Les deux personnages principaux de la sculpture tirent leur origine d'un passage écrit par Thérèse d'Avila dans son autobiographie publiée sous le titre la Vie de sainte Thérèse de Jésus (1515-1582), une mystique cloîtrée, carmélite déchaussée, réformatrice et religieuse (1622). On y trouve décrites des visions divines, y compris celle où elle a vu un ange jeune, beau et chatoyant debout à côté d'elle :

[image]

Visage de Thérèse d'Avila en extase.

« J'ai vu dans sa main une longue lance d'or, à la pointe de laquelle on aurait cru qu'il y avait un petit feu. Il m'a semblé qu'on la faisait entrer de temps en temps dans mon cœur et qu'elle me perçait jusqu'au fond des entrailles; quand il l'a retirée, il m'a semblé qu'elle les retirait aussi et me laissait toute en feu avec un grand amour de Dieu. La douleur était si grande qu'elle me faisait gémir; et pourtant la douceur de cette douleur excessive était telle, qu'il m'était impossible de vouloir en être débarrassée. L'âme n'est satisfaite en un tel moment que par Dieu et lui seul. La douleur n'est pas physique, mais spirituelle, même si le corps y a sa part. C'est une si douce caresse d'amour qui se fait alors entre l'âme et Dieu, que je prie Dieu dans Sa bonté de la faire éprouver à celui qui peut croire que je mens. ».

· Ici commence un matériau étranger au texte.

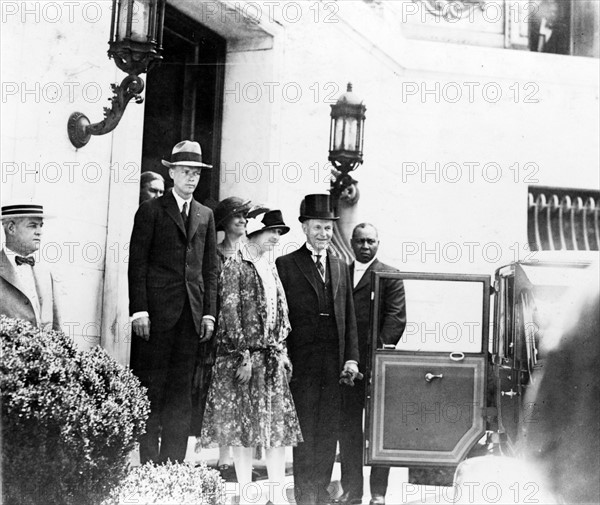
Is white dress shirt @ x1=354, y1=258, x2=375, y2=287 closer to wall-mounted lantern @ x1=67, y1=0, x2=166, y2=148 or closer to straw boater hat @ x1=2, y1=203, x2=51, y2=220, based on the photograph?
wall-mounted lantern @ x1=67, y1=0, x2=166, y2=148

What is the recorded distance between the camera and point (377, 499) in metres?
5.07

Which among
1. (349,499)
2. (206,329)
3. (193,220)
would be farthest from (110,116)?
(349,499)

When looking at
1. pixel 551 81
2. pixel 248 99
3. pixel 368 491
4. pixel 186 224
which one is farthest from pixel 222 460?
pixel 551 81

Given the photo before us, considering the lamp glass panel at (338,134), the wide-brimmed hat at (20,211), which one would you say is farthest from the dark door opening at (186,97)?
the wide-brimmed hat at (20,211)

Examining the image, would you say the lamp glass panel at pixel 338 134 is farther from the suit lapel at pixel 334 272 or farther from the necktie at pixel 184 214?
the necktie at pixel 184 214

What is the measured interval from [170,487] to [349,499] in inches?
Result: 66.0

Certains critiques modernes expliquent les expériences religieuses proches de la syncope comme des phénomènes psychologiques qui relèvent de l'orgasme plutôt que comme des phénomènes spirituels.

Sur la sculpture, c'est la position du corps de sainte Thérèse et l'expression de son visage qui ont conduit certains à les expliquer comme le signe d'un moment d'extase sexuelle. Aussi séduisante que soit une telle théorie, les spécialistes du baroque la mettent en doute : comment le Bernin, qui avait suivi les exercices spirituels d'Ignace de Loyola, aurait-il eu des intentions aussi lubriques ?


Bon, on peut argumenter sur le fondement de la théorie d'une extase sexuelle. Mais, l'allusion sexuelle, elle, est très forte, très présente.